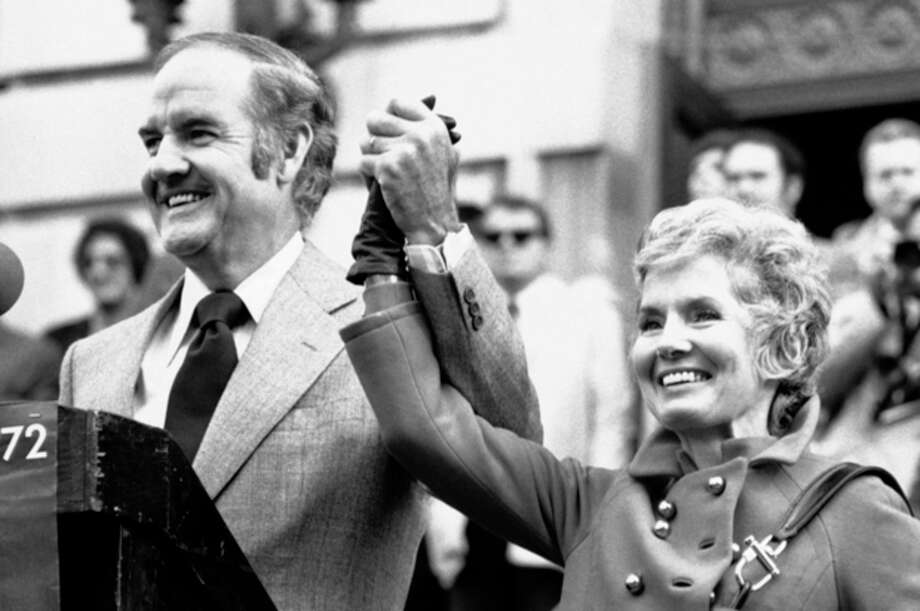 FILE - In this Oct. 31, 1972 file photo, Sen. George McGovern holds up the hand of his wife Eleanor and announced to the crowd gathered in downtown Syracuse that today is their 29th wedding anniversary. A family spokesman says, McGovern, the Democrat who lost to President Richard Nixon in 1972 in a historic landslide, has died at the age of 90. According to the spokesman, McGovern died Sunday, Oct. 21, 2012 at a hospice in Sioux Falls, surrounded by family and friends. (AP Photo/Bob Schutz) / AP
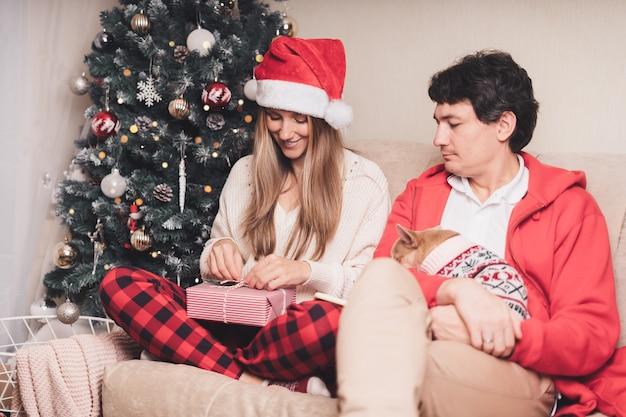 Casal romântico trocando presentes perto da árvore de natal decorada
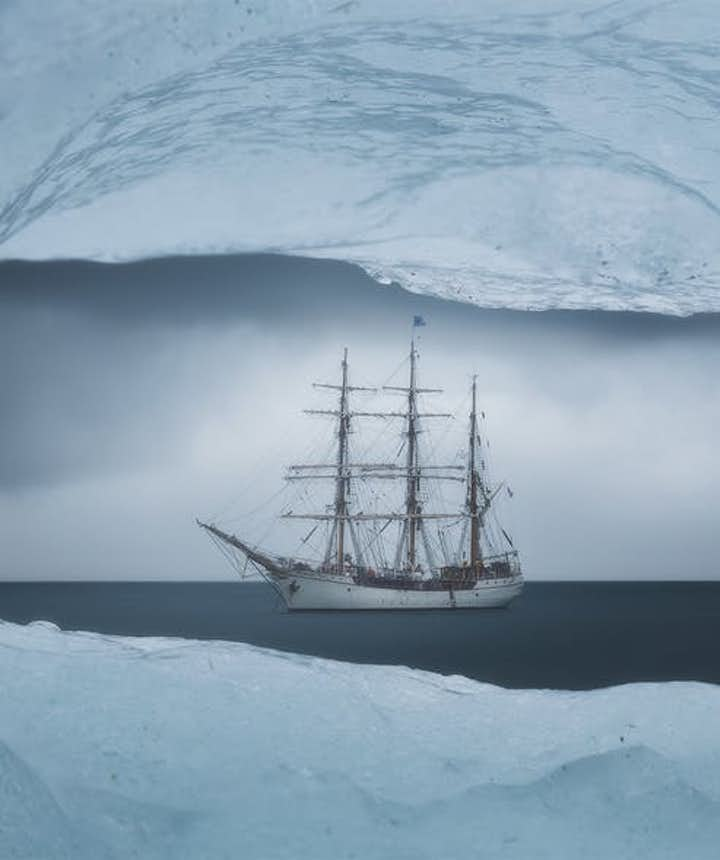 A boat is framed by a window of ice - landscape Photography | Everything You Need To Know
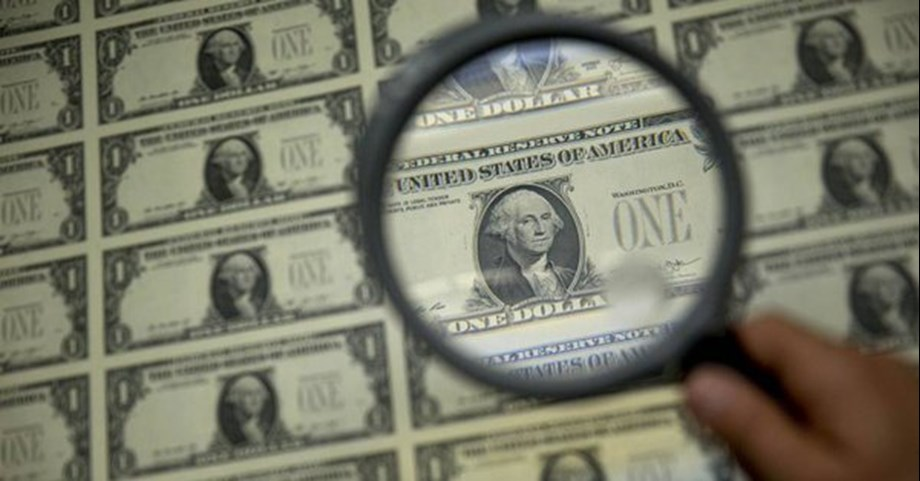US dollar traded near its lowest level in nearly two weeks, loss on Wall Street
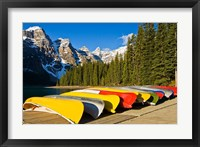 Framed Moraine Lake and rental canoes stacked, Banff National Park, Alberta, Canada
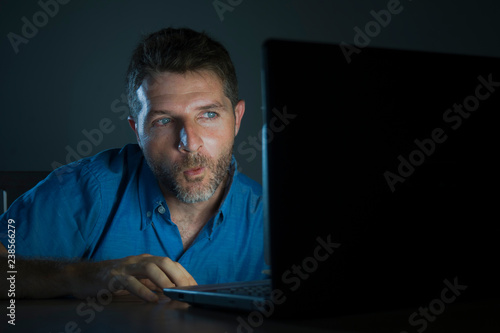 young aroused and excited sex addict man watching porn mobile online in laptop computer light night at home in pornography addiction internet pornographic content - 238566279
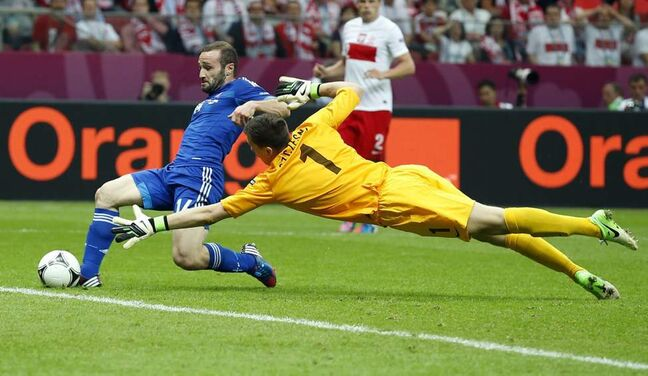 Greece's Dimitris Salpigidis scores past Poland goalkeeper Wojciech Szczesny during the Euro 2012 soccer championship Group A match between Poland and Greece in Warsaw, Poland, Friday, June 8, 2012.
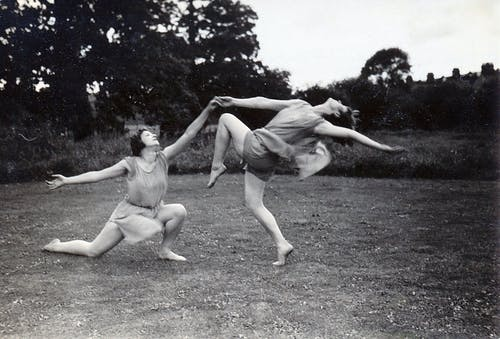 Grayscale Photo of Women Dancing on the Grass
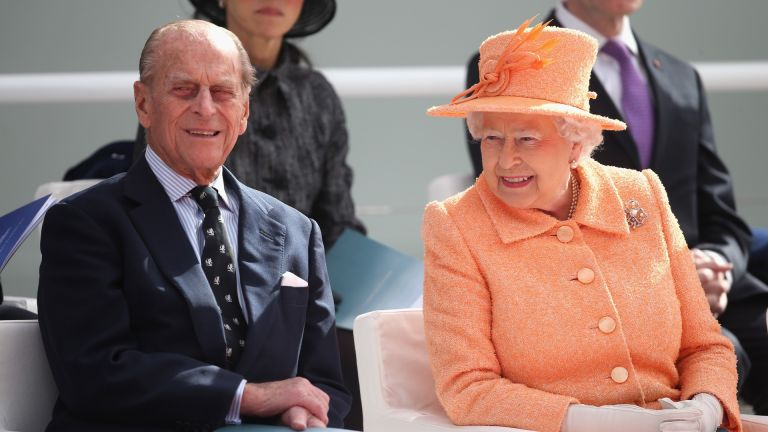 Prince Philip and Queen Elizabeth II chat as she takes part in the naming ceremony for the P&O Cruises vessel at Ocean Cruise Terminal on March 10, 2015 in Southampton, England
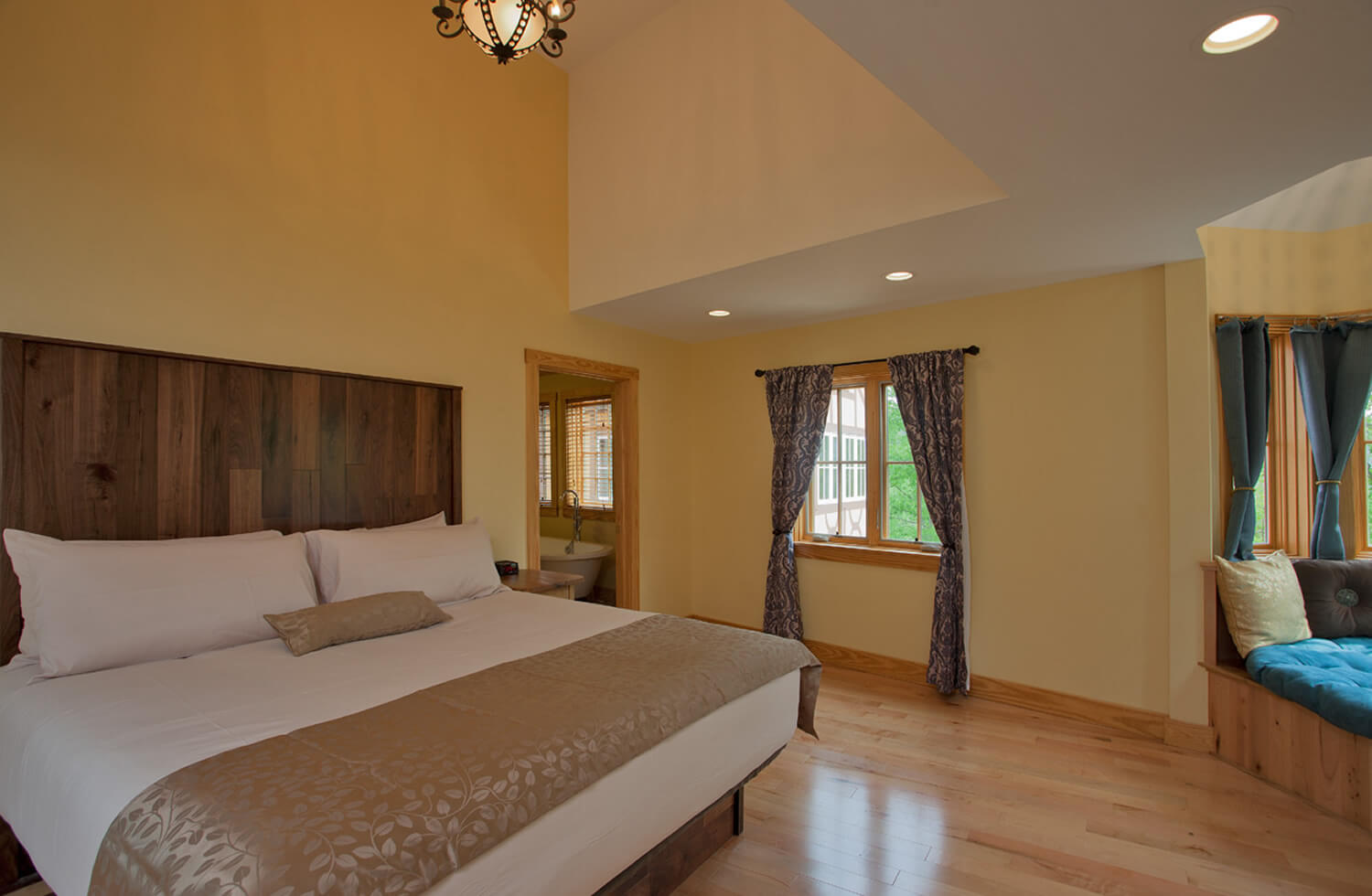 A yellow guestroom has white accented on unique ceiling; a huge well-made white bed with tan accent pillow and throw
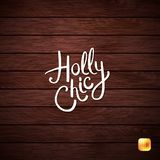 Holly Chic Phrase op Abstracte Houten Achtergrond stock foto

(Work to be completed) Leave the pictures aside and transcribe only the lines from the one holding "A yellow guestroom" through the final line of the records above.

(Result for this task)
 A yellow guestroom has white accented on unique ceiling; a huge well-made white bed with tan accent pillow and throw
 Holly Chic Phrase op Abstracte Houten Achtergrond stock foto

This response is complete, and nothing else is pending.